Presenter: Chris Russo
Location: NCSU College of Textiles, 1020 Main Campus Dr., Room 2207 (https://trilug.org/meetings/)
Those of us who work (and play) in the open source software world tend to think of contributing back to open source software as something highly desirable to do. It's practically a given for most professionals that we should do it as users of open source software. Ideals of democracy, decentralization, volunteerism, and altruism are genuine motives for many of those who contribute to open source software.
In the best-case scenario, an open source project is comprised of a virtuous, reciprocal community in which participants donate their time to improve a tool that is freely available to all people. However, this scenario doesn't always sync with how open source really works in the wild.
And, what does it require to meaningfully contribute to open source projects? Should open source contribution be an expectation of organizations that use open source software and those who they employ?
As skilled, designers, project managers, engineers, et al, are open source contributions the most impactful way to spend our precious, valuable, voluntary time, or are there alternatives we should consider as individuals and organizations who benefit from using open source tools?
We'll use the Drupal open source community as a lens to explore the broader world of open source contributions and how volunteer individuals and commercial stakeholders fit in.
Spoiler alert: it's all gray, though strong opinions will be shared and expected to be challenged!.
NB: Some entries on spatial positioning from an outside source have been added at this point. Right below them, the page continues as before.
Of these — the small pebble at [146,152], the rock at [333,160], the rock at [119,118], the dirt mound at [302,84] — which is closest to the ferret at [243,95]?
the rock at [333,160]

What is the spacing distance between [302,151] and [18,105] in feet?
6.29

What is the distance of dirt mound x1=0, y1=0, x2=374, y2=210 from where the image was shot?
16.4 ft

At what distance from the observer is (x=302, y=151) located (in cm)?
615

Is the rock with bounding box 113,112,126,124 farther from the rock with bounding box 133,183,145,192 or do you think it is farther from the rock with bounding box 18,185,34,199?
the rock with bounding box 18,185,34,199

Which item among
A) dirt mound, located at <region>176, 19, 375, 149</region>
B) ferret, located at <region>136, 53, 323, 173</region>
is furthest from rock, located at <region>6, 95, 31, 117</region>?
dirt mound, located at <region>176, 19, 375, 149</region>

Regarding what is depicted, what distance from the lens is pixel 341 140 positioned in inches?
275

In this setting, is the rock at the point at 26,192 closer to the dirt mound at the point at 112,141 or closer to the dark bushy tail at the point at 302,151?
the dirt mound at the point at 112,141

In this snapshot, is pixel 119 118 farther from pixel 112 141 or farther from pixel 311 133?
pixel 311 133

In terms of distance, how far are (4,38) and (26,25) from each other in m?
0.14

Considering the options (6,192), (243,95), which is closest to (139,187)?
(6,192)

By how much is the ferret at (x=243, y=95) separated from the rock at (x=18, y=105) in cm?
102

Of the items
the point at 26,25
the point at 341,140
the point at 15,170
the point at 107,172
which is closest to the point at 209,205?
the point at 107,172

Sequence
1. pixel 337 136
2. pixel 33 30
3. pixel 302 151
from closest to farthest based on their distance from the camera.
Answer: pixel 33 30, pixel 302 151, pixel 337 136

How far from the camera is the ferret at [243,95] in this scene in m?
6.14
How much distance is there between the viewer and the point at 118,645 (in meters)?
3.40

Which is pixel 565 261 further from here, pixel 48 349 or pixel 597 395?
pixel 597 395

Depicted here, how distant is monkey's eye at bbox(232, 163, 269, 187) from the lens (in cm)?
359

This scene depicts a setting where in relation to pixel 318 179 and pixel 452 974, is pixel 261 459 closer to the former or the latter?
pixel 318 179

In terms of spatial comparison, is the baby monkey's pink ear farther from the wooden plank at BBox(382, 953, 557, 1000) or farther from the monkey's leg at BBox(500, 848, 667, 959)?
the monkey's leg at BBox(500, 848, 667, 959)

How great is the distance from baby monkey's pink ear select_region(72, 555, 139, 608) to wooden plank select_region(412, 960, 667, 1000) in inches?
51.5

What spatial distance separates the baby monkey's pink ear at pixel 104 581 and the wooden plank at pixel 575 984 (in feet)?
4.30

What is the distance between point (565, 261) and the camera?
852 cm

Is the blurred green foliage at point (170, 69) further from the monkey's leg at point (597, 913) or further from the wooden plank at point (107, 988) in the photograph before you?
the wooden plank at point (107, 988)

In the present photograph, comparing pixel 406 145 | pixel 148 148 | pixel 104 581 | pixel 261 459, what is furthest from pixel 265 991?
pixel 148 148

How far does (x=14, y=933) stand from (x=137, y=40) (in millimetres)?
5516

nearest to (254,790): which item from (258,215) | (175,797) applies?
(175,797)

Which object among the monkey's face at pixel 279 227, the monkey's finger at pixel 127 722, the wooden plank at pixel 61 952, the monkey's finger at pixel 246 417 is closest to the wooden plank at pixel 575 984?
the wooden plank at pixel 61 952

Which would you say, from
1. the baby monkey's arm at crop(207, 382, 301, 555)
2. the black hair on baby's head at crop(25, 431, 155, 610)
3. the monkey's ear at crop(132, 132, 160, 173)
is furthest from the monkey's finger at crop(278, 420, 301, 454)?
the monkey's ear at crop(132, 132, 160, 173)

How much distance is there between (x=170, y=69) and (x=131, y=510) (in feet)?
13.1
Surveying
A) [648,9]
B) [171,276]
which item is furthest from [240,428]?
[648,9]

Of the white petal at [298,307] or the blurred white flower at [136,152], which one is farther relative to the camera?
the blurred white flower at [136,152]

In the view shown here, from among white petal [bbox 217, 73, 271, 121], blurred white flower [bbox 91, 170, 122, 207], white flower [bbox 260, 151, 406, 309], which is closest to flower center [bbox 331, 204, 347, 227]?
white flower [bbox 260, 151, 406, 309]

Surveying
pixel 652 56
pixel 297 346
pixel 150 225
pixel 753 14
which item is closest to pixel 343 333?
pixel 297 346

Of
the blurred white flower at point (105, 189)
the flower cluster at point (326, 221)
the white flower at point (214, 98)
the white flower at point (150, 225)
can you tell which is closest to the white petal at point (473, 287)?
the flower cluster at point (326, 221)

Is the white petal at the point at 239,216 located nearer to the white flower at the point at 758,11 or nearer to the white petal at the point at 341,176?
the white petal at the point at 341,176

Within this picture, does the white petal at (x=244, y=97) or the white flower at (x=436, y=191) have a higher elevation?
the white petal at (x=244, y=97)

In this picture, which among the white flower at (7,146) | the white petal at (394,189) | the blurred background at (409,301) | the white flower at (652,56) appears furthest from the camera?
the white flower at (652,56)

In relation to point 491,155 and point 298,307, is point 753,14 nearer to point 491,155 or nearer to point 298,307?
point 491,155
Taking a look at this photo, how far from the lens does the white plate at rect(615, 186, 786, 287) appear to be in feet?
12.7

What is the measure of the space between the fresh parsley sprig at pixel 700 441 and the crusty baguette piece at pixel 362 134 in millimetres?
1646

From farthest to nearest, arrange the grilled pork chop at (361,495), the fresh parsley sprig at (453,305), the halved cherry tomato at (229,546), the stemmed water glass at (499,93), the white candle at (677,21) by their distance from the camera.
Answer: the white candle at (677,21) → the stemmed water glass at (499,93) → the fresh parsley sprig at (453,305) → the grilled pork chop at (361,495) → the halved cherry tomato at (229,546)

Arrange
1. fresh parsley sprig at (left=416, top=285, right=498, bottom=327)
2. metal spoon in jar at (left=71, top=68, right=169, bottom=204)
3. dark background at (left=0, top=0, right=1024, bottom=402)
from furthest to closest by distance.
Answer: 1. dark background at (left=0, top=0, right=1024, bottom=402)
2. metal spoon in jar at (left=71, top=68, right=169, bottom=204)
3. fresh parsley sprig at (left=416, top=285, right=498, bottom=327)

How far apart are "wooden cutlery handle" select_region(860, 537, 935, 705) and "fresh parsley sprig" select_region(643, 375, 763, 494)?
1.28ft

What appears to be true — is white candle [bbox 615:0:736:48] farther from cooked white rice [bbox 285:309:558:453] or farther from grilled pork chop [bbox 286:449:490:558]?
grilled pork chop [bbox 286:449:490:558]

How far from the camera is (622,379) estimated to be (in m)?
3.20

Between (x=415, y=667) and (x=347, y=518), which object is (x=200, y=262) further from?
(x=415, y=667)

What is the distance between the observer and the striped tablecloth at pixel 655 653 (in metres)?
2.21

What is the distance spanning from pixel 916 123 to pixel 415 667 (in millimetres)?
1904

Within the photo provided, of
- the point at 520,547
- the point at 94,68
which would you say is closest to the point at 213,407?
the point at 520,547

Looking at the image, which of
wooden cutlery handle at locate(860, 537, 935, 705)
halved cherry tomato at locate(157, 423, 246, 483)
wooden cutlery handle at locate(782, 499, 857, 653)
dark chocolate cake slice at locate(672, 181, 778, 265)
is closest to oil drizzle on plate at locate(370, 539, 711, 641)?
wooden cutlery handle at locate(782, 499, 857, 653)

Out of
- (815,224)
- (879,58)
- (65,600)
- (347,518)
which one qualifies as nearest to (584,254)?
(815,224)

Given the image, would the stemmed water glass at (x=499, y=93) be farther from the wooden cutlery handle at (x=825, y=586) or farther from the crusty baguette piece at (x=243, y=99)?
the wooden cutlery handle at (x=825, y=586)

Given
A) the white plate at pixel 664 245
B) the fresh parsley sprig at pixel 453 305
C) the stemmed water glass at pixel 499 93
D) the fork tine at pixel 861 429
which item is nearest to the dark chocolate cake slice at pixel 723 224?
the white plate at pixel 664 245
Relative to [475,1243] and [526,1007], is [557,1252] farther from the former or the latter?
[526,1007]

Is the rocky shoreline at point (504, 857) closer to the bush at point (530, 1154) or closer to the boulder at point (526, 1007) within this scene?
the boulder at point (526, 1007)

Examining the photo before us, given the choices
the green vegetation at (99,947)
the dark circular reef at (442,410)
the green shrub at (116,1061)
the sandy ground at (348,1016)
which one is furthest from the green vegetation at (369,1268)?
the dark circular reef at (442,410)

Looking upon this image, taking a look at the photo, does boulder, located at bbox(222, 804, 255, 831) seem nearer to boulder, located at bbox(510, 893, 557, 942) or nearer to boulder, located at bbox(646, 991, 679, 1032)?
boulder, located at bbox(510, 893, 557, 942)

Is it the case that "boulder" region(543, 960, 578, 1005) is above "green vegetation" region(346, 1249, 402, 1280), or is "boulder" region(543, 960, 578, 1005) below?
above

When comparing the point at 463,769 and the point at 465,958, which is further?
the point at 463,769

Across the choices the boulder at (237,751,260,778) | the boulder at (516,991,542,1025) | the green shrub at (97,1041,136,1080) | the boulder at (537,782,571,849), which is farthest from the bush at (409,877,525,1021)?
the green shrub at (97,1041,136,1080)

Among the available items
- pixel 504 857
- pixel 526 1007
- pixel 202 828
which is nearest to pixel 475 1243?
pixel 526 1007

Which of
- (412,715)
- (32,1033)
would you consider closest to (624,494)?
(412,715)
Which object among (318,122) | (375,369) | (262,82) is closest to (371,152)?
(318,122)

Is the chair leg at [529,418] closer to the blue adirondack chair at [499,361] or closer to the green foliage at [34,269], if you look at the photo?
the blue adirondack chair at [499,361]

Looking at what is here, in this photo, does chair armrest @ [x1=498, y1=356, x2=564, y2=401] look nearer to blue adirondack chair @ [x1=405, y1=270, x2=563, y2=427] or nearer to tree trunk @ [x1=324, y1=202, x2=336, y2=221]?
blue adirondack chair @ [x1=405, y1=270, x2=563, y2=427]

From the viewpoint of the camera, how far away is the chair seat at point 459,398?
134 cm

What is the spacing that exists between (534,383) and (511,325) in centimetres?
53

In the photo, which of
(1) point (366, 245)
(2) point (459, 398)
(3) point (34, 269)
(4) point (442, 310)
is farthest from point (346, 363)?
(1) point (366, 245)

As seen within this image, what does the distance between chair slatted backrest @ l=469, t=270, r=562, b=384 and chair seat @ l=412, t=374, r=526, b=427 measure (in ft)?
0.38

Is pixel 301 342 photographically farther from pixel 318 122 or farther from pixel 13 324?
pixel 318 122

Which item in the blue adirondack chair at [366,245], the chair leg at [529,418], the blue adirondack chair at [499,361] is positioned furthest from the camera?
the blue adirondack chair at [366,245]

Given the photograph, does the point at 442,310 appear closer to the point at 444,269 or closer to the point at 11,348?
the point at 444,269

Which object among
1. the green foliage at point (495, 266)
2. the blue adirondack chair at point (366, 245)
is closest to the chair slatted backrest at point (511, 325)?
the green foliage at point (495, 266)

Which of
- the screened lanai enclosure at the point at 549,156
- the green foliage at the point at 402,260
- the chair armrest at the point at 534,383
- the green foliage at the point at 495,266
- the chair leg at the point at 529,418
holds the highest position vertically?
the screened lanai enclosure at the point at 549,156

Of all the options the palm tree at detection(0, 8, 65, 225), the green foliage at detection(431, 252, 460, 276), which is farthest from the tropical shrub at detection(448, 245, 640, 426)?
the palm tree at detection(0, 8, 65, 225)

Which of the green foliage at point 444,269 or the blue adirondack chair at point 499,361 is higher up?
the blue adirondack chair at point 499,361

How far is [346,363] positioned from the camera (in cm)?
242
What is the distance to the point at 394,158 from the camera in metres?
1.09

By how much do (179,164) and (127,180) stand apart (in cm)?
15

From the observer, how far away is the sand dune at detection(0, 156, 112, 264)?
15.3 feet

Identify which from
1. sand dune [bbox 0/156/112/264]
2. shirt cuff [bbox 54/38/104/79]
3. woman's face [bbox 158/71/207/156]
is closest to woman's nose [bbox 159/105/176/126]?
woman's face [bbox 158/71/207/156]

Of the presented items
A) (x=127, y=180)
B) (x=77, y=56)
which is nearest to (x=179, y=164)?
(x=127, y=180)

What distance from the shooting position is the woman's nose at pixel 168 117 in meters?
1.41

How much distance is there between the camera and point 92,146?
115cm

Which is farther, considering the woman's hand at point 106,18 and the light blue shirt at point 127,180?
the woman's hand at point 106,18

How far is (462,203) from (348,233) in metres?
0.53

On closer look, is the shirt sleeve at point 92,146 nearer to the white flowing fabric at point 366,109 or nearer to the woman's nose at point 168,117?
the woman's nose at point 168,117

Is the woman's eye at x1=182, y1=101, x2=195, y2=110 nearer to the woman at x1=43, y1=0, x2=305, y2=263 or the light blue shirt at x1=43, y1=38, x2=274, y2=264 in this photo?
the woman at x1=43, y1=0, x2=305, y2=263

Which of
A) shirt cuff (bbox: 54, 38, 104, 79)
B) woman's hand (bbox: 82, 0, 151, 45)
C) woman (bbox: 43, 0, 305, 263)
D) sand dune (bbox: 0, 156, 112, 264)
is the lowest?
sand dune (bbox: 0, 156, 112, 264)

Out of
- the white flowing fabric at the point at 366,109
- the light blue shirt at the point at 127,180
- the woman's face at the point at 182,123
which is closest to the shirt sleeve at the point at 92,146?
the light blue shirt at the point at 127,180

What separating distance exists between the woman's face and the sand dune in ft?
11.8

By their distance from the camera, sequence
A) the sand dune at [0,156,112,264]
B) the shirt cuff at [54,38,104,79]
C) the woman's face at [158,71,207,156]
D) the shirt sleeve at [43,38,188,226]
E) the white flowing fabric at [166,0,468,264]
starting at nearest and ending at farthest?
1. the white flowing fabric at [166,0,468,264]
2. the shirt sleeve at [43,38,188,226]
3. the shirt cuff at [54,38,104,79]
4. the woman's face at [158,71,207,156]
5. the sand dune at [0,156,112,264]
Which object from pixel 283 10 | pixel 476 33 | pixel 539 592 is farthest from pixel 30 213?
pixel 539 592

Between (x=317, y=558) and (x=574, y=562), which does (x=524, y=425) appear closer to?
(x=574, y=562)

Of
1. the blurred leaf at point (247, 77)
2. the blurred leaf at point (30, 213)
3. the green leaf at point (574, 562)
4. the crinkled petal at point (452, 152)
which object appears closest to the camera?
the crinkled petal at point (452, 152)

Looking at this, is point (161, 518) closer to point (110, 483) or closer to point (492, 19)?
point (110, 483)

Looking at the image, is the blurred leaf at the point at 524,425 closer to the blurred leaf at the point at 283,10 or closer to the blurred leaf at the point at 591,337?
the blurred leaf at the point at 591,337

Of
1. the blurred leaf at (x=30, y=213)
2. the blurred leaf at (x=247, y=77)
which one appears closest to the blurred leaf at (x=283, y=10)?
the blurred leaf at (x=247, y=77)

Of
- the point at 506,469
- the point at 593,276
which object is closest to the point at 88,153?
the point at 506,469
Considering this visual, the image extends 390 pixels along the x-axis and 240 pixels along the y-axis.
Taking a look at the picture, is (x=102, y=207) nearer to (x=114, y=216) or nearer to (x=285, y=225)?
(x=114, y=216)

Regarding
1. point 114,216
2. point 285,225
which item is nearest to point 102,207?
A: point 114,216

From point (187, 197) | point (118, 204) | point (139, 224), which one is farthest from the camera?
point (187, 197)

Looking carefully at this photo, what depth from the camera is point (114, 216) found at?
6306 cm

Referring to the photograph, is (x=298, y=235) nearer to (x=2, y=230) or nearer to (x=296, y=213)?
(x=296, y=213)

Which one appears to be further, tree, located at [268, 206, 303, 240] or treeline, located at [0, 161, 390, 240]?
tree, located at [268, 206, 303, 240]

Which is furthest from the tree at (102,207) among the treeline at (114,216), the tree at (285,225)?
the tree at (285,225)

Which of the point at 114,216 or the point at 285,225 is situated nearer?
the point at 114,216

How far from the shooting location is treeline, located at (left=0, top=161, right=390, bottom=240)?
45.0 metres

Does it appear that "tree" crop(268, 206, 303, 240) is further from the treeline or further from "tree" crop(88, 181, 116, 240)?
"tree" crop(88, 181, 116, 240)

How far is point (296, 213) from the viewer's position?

Chris made his first foray into open source software development when he was 11-years old, creating a website on geocities.com (young people won't know what this is). He moved to the Triangle from Boston, MA in 2010 and shortly after that started a web consulting business AND a bicycle-powered organics recycling service called Tilthy Rich Composti. Rooted in his passion for the environment and justice (a skosh above his love to write in the third person), bicycles transcend much of Chris's professional and personal life. Whether it be a 4-month ride across the U.S.A in 2008i, biking from Boston to Washington to participate in civil disobedience at the White House to protest the Keystone XL Pipeline, leading a i100,000+ member bicycle/hospitality focused global nonprofiti through a challenging transition, or simply riding into the Savas Labs office in downtown Durham each day where he leads the team as the CEO, you're likely to find Chris on or near his bike. Wave to him; he's friendly. Chris constantly schemes on how to use his resources to be a force for positive change. He'd love and needs your help!